Tim Lineberger, a spokesman for the recall campaign, said the county has 30 working days in which to count the signatures. Gathering them, he commented, was the hardest part of the campaign.

“I wouldn’t say it’s in the bag or we’ll be complacent, but as far as public opinion is concerned, George Gascón is toast,” he remarked.

Although a previous amateur-driven effort failed, the current one was run by professionals, with fund-raising bringing in about $8 million. Signature-gathering booths were set up at locations across the county and a petition was mailed to each voter in the county.

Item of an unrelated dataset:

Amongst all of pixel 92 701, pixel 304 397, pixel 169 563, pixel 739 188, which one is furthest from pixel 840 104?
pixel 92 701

The effort was spurred by the rising crime rate and bolstered by the June 7 success of the drive to recall Gascón’s San Francisco liberal counterpart, Chesa Boudin.

 

—AP

Boxes full of petitions to recall Los Angeles County District Attorney George Gascon sit in a truck outside the Los Angeles County Registrar of Voters on July 6, in Norwalk

 

Special Directives

Gascón, who released a batch of “special directives” on Dec. 7, 2020, the day he was sworn in, immediately ran into opposition. His orders to deputies included prohibitions on seeking enhancements or alleging special circumstances and attempting retract those alleged under the administration of his predecessor, Jackie Lacey—changes general seen as “soft on crime” approaches,

The Association of Deputy District Attorneys and won a Los Angeles Superior Court administration order preliminarily enjoining some of the policies, with the Court of Appeal largely affirming.

Joshua Spivak, a senior research fellow at Berkeley Law’s California Constitution Center and author of a book on recall elections, said that historically, about 20 percent of signatures for recall campaigns are thrown out because someone who signed the petition wasn’t registered to vote or provided an incorrect address. That would mean the committee needed about 680,000 signatures to be safe. If the recall it does qualify for the Nov. 8 ballot, history is on the side of the recall supporters, Spivak said, noting that about 60 percent of recalls that made the ballot nationwide have succeeded.

Gascón criticized the signature-gathering process, in which people are paid as much as $15 for each signature they collect. He said some of those people use sleazy tactics to get voters to sign the petition even when they know little about the people they’re trying to push out of office.

Gascón Comments

The district attorney said he was approached by a person at Costco collecting signatures for his ouster who asked if he wanted to get the rapists out of his neighborhood. The man, who said he was from Florida, didn’t realize who Gascón was.

“It’s a very mercenary approach,” Gascón said. “Most people think that they’re all volunteers who care about their community and there’s a number of those, don’t get me wrong. But the bulk of signatures are being collected by ways that are extremely misleading.”

Gascón said he was confident he would survive any recall attempt. “Much like we saw what happened with the governor’s race,” he said. “They got the signatures to put him on the ballot and then they lost miserably and I fully suspect that that will be the same thing here.”